**WORK INSTRUCTIONS**
Skip the pictures and restate, word for word, the lines from the one containing "site 741, 2012-10-13" to the end of the data below.

[Stored data entries]
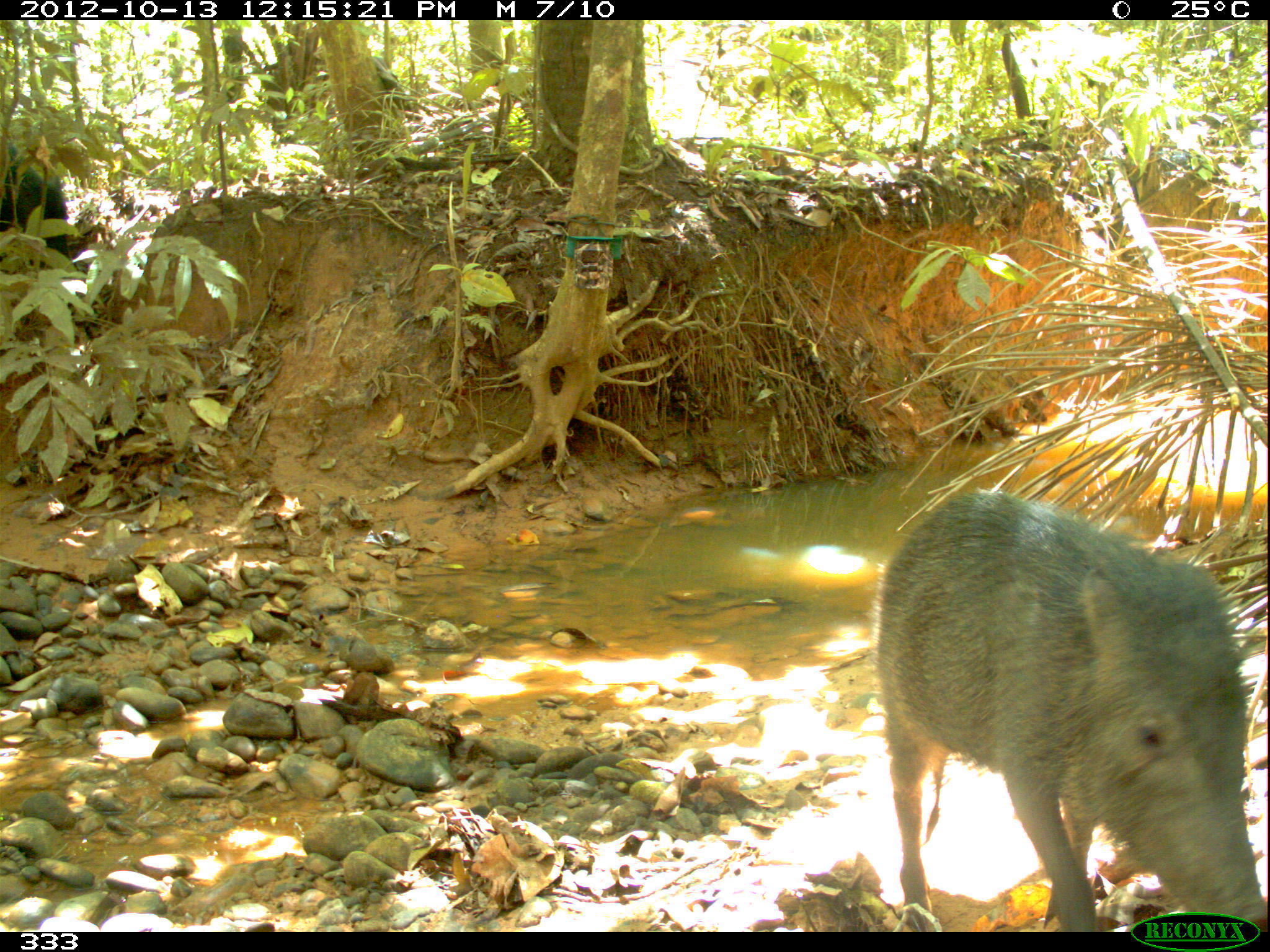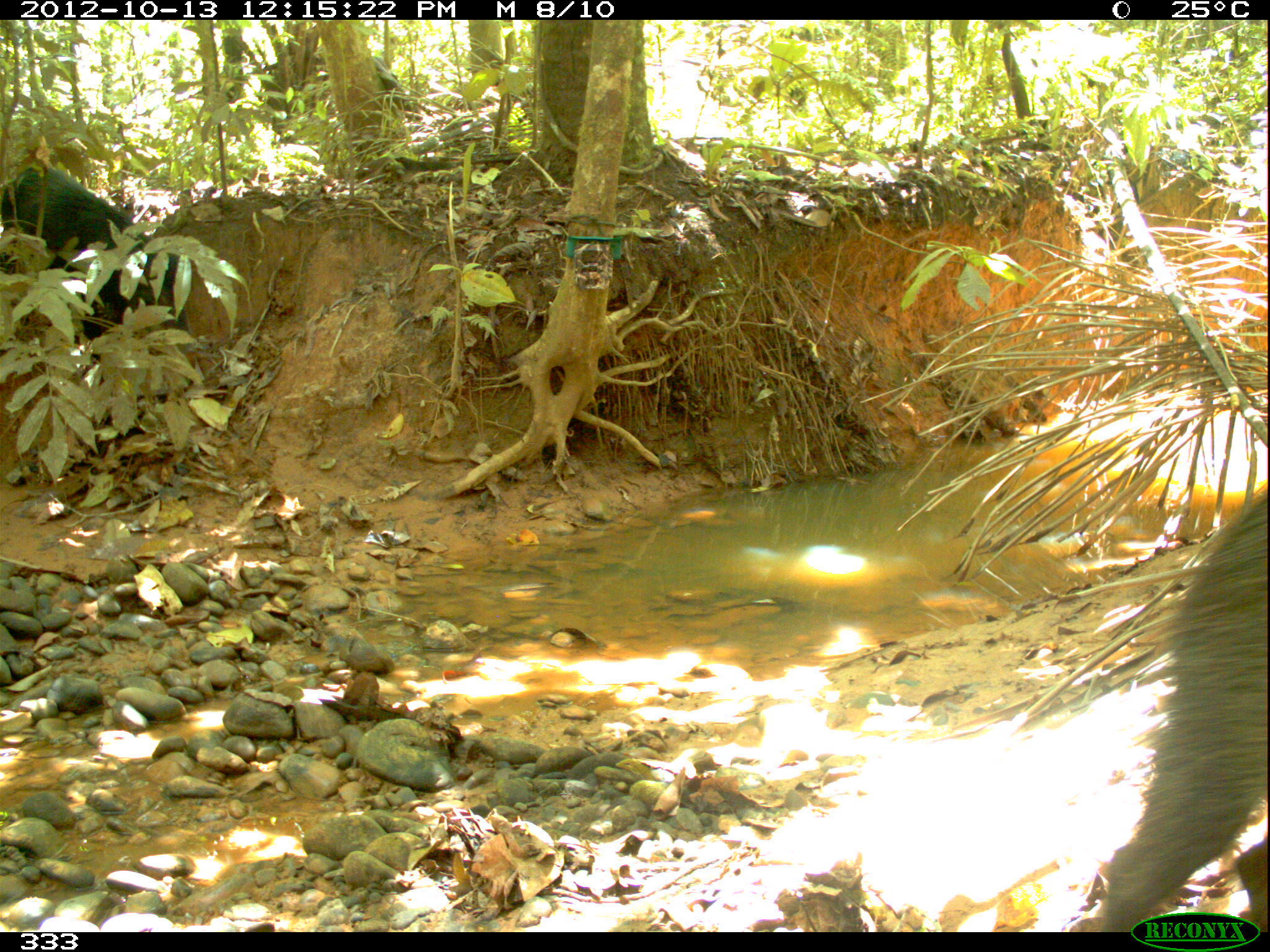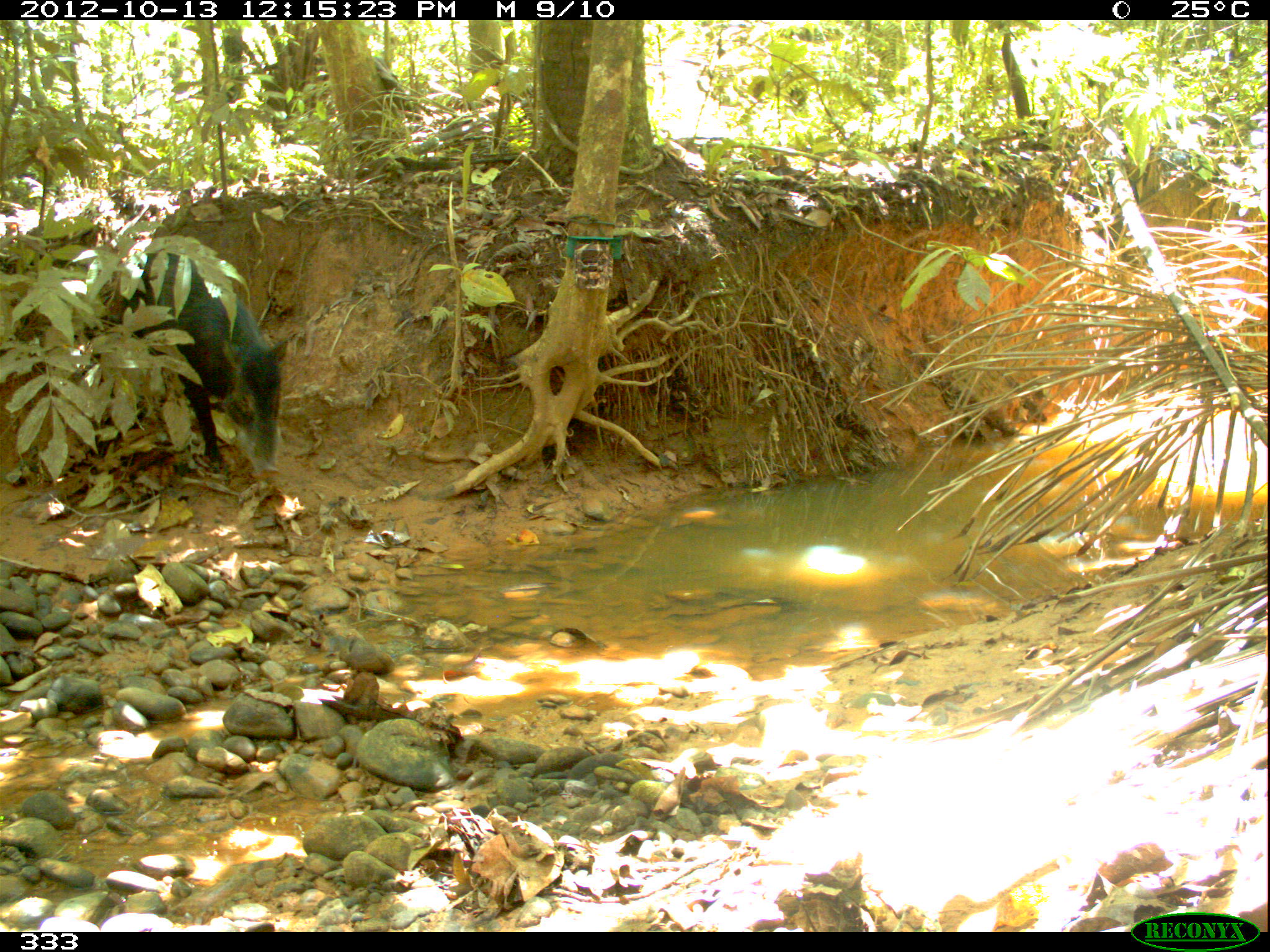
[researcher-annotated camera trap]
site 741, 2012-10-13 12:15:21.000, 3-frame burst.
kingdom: Animalia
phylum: Chordata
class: Mammalia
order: Artiodactyla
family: Tayassuidae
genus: Tayassu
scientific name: Tayassu pecari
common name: white-lipped peccary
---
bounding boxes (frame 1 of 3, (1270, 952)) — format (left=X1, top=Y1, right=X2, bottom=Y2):
tayassu pecari: (left=875, top=488, right=1269, bottom=931); (left=0, top=139, right=76, bottom=313)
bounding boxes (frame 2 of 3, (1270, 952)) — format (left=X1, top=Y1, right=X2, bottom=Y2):
tayassu pecari: (left=1062, top=487, right=1269, bottom=931); (left=0, top=161, right=189, bottom=402)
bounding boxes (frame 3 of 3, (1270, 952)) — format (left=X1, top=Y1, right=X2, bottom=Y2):
tayassu pecari: (left=82, top=249, right=287, bottom=476)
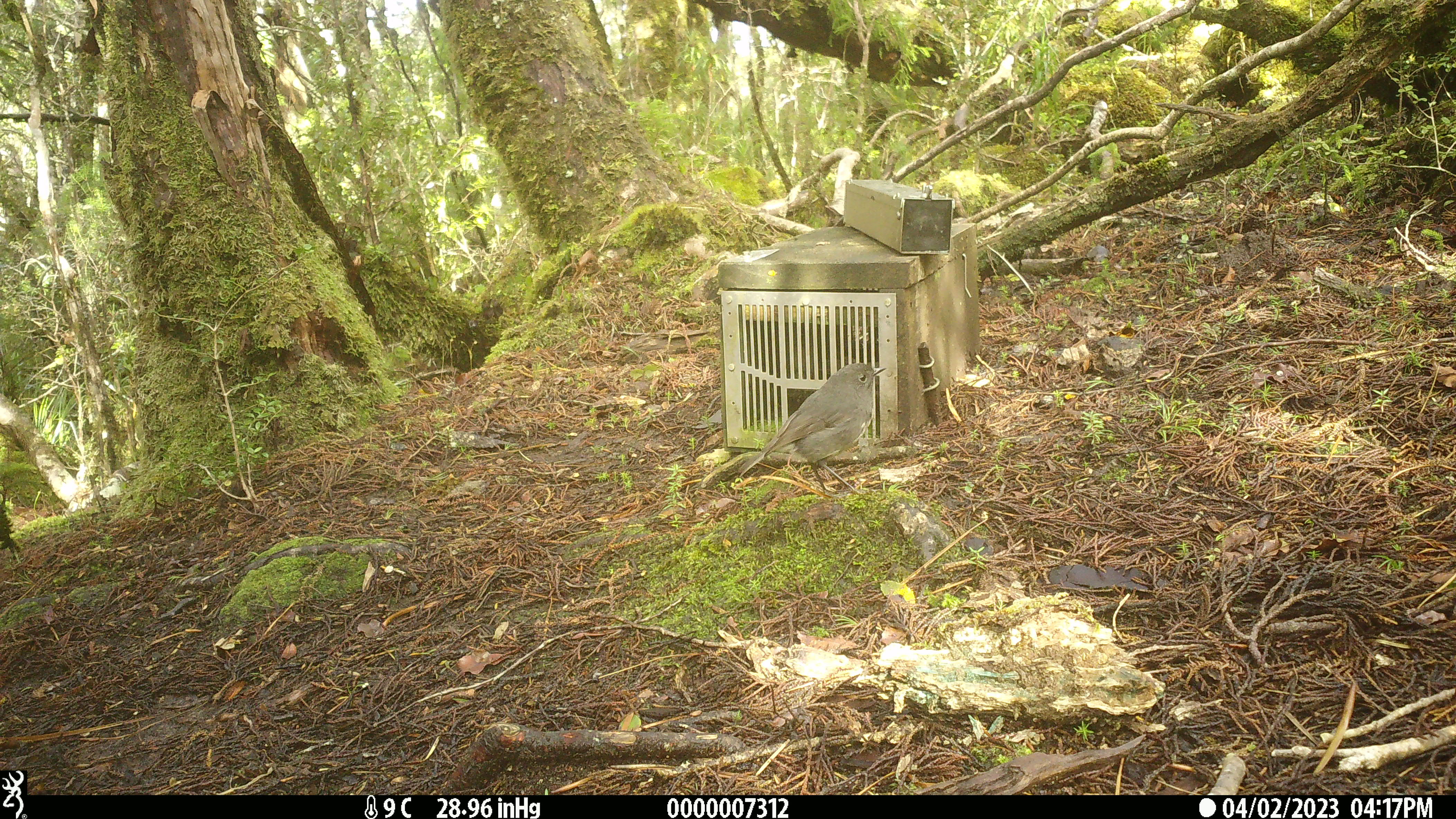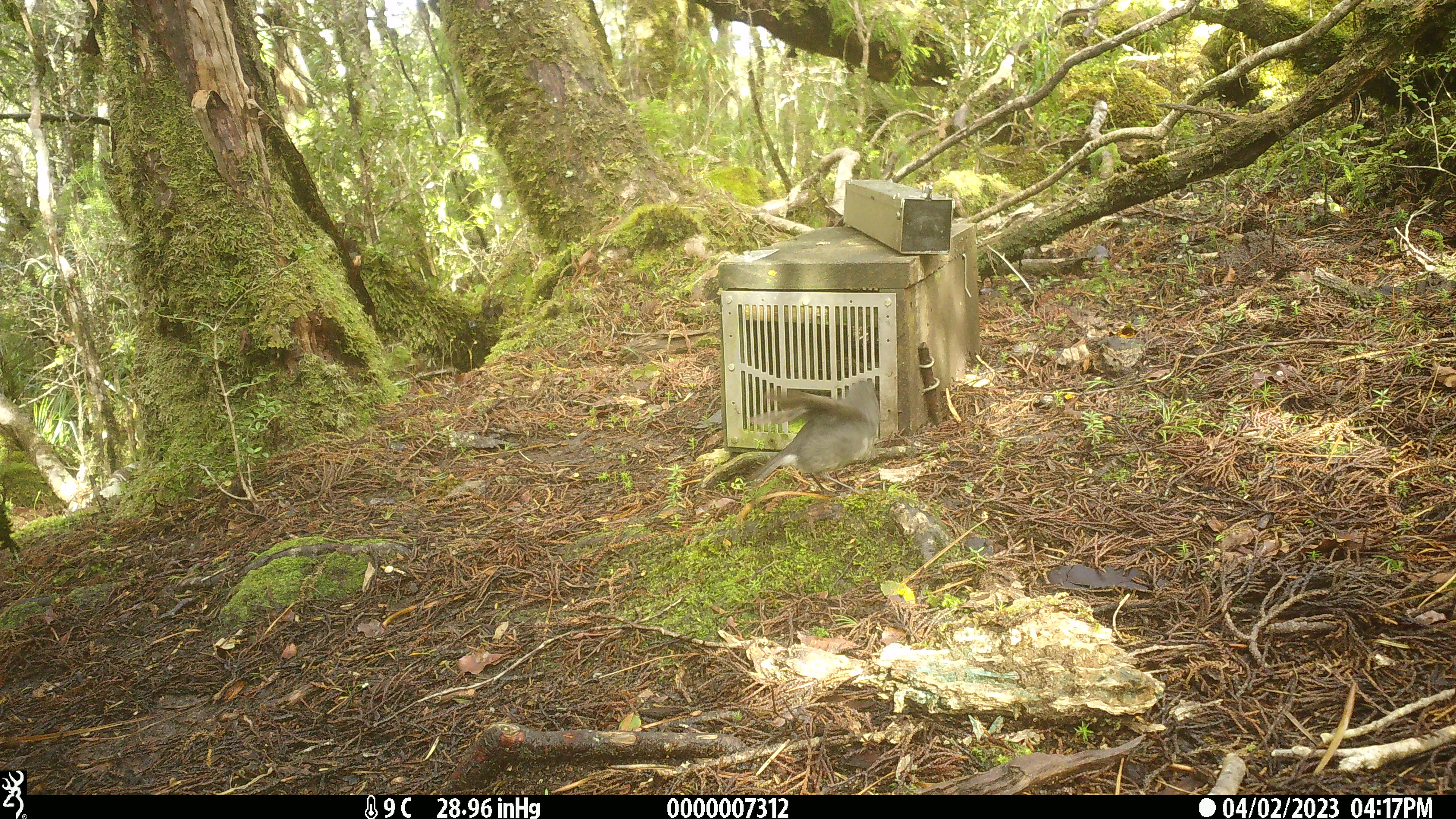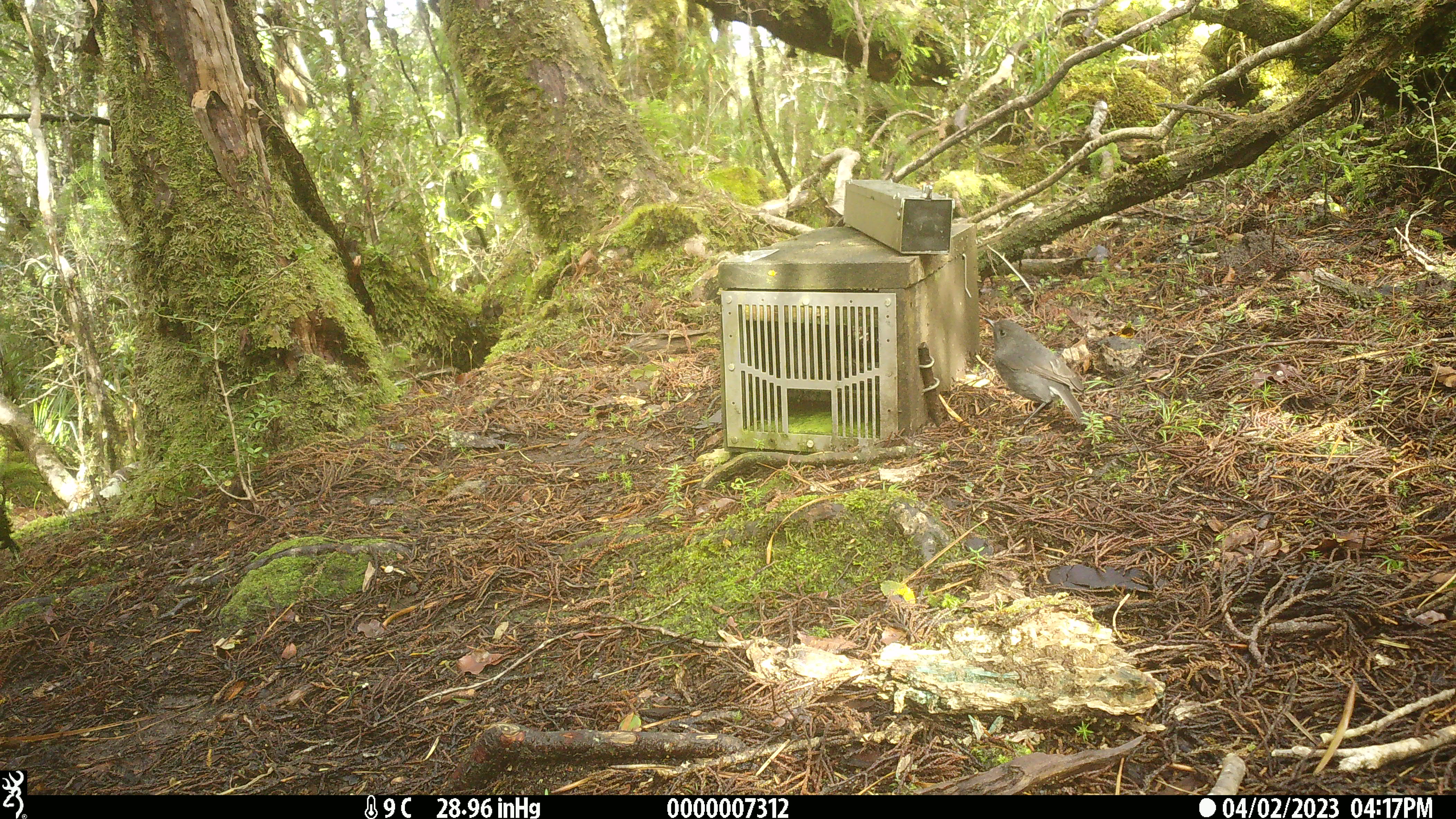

**EXERCISE OUTPUT**
site 741, 2012-10-13 12:15:21.000, 3-frame burst.
kingdom: Animalia
phylum: Chordata
class: Mammalia
order: Artiodactyla
family: Tayassuidae
genus: Tayassu
scientific name: Tayassu pecari
common name: white-lipped peccary
---
bounding boxes (frame 1 of 3, (1270, 952)) — format (left=X1, top=Y1, right=X2, bottom=Y2):
tayassu pecari: (left=875, top=488, right=1269, bottom=931); (left=0, top=139, right=76, bottom=313)
bounding boxes (frame 2 of 3, (1270, 952)) — format (left=X1, top=Y1, right=X2, bottom=Y2):
tayassu pecari: (left=1062, top=487, right=1269, bottom=931); (left=0, top=161, right=189, bottom=402)
bounding boxes (frame 3 of 3, (1270, 952)) — format (left=X1, top=Y1, right=X2, bottom=Y2):
tayassu pecari: (left=82, top=249, right=287, bottom=476)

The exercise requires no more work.